Lorri Neilsen Glenn is a Canadian poet, ethnographer, and essayist. Born and raised on the Prairies, she moved to Nova Scotia in 1983. Neilsen Glenn is the author and editor of several books of creative nonfiction, poetry, literacy, ethnography, and essays (scholarly and literary). Her award-winning writing focuses on women, arts-based research, and memoir/life stories; her work is known for its hybrid and lyrical approaches. She has published book reviews in national and international journals and newspapers.

Biography
Her first book of poetry, All the Perfect Disguises, winner of the Poet's Corner Award, was published in 2003. In 2007, a chapbook, Saved String (Rubicon Press) and the  collection Combustion (Brick Books) were published. Neilsen Glenn published 'Lost Gospels' (Brick Books) in 2010. A collection of essays on poetry and loss, Threading Light, was published in 2011 by Hagios Press. The best-selling anthology of poetry and prose about mothers, "Untying the Apron: Daughters Remember Mothers of the 1950s" was published in 2013 by Guernica Editions.

Neilsen Glenn was appointed Poet Laureate for the Halifax Regional Municipality in 2005, a role she held through 2009.  She lives in Halifax, and is Professor Emerita at Mount Saint Vincent University. She serves as a mentor in the University of King's College MFA program in creative nonfiction, and has served as a juror for regional and national writing awards. Neilsen Glenn was President of the Writers' Federation of Nova Scotia from 2020 to 2021 and has served several terms on the organization as board member.

###

▸ **TASKS TO CARRY OUT**
• a. List every publication title named in the biography of Lorri Neilsen Glenn.
• b. In the Lorri Neilsen Glenn biography, begin at the words "Lorri Neilsen Glenn" and stop after "journals and newspapers.". Reproduce that passage, switching "Prairies" to "West Coast".

▸ **DATA FOR ANALYSIS**
###

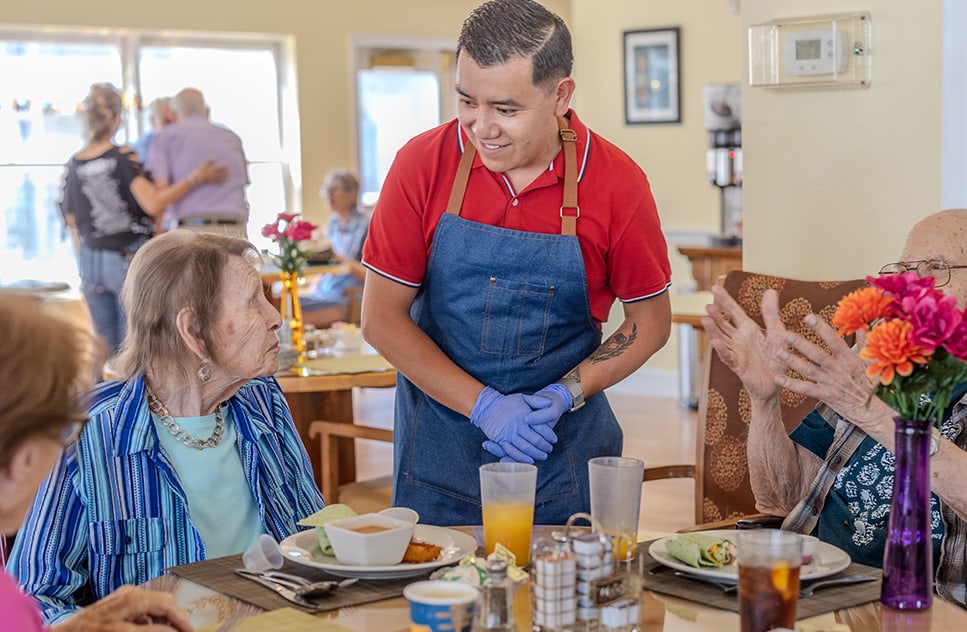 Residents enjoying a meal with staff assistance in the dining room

###

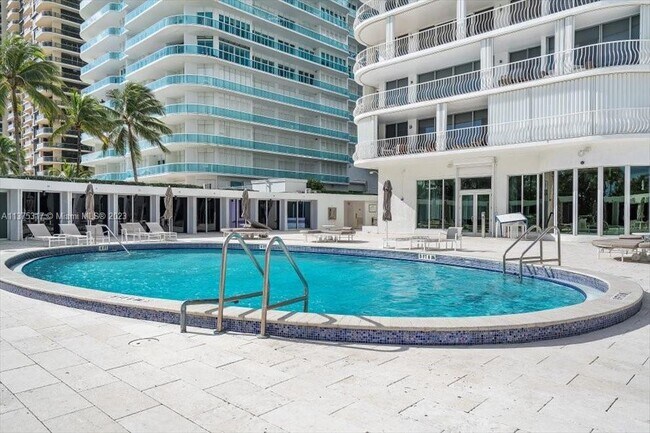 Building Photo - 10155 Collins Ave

###

▸ **PROBLEM SOLUTIONS**
• a.
- All the Perfect Disguises
- Saved String
- Combustion
- Lost Gospels
- Threading Light
- Untying the Apron: Daughters Remember Mothers of the 1950s

• b.
Lorri Neilsen Glenn is a Canadian poet, ethnographer, and essayist. Born and raised on the West Coast, she moved to Nova Scotia in 1983. Neilsen Glenn is the author and editor of several books of creative nonfiction, poetry, literacy, ethnography, and essays (scholarly and literary). Her award-winning writing focuses on women, arts-based research, and memoir/life stories; her work is known for its hybrid and lyrical approaches. She has published book reviews in national and international journals and newspapers.